One of the most dramatic impacts from this season's hurricane season came after Hurricane Walaka nearly erased an entire Hawaiian island in late October. Though small and remote (only half a mile long and 400 feet wide), the island was home to endangered species like monk seals and green sea turtles. A sliver of the island has since reemerged since the hurricane swept through, but likely won't be enough to provide dry ground to the animals who use it for vital things like birthing offspring. Rising sea levels had been increasingly putting the island at risk of disappearing, and the Category 5 Walaka pushed it over the edge.

Western Pacific

Be it a typhoon, cyclone, or hurricane, each of these names are referring to the same storm system in different locations. Storms in the western Pacific Ocean are called typhoons, storms in the South Pacific and Indian Ocean are called cyclones, and storms in the Atlantic and Eastern Pacific are called hurricanes. Scientists often refer to all three as simply “tropical cyclones.”

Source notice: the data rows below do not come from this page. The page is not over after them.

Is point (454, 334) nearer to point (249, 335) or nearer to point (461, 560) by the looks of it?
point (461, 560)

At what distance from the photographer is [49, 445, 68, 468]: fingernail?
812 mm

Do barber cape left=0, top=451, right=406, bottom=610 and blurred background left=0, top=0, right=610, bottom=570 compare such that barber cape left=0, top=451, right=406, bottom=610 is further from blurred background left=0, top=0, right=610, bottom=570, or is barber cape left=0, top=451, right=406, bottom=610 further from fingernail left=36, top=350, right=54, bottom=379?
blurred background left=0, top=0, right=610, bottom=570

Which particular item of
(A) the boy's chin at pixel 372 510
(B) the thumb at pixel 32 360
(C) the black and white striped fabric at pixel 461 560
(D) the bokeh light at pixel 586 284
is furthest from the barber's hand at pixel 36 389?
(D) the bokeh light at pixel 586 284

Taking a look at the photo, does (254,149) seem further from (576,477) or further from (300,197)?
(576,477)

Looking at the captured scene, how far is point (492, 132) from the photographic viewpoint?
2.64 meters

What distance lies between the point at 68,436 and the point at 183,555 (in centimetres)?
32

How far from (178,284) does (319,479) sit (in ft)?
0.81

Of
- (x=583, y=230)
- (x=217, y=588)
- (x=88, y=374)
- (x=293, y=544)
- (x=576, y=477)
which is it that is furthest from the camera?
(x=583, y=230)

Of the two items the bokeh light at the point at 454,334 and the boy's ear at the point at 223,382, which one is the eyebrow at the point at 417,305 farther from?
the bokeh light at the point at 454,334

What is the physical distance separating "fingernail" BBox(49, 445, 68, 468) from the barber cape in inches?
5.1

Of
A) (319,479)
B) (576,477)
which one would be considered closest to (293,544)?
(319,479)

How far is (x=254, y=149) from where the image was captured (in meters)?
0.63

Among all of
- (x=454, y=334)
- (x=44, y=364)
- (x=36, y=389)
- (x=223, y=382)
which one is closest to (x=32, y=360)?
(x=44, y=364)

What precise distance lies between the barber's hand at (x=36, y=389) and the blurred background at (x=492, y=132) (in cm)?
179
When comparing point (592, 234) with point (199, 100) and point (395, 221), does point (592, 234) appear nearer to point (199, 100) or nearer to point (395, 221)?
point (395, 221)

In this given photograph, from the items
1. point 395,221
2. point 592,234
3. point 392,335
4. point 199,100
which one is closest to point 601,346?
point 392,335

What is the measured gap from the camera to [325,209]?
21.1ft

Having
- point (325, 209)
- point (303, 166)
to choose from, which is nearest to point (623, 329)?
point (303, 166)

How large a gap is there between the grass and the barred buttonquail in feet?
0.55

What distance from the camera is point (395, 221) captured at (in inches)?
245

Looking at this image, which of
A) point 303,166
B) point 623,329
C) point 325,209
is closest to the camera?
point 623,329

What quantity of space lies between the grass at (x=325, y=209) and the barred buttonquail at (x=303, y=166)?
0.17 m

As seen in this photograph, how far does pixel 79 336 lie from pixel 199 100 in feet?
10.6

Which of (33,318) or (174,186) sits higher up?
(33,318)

Chaos reigned in the days after Super Typhoon Mangkhut struck the Philippines and China. The storm made landfall as a the equivalent of a Category 5 hurricane and caused over 60 deaths upon impact. Many were the result of landslides caused by the sudden deluge of rain. Mangkhut was one of the strongest storms seen in 2018. Its wind speeds topped 165 miles per hour, 75 miles faster than Hurricane Florence. A growing human population along coastal China is leading to more residential and business development. Financial damage from the storm is estimated to be more than $30 billion U.S. dollars.

Flooding caused by the heavy rains of Typhoon Mangkhut in Macau, China. Here, twenty-thousand households have been left without power, forcing over a thousand citizens to flee to temporary shelters.
Flooding caused by the heavy rains of Typhoon Mangkhut in Macau, China. Here, twenty-thousand households have been left without power, forcing over a thousand citizens to flee to temporary shelters.
Photography by Imaginechina, AP

Though it received little attention from U.S. media outlets, Super Typhoon Yutu was described by meteorologists as the strongest storm of 2018. It struck the U.S. territories of the Northern Mariana Islands, including Tinian and Saipan, which sit in the eastern Pacific Ocean just north of Guam. Yutu's wind speeds topped 180 miles per hour and created storm surges as high as 20 feet. Like Hurricane Michael in the Gulf of Mexico, Super Typhoon Yutu took meteorologists by surprise as it rapidly intensified over the Pacific. It was one of the most destructive storms the islands' residents have experienced. Large swaths of the islands' key infrastructure was destroyed in what emergency responders described as the worst storm they had ever seen.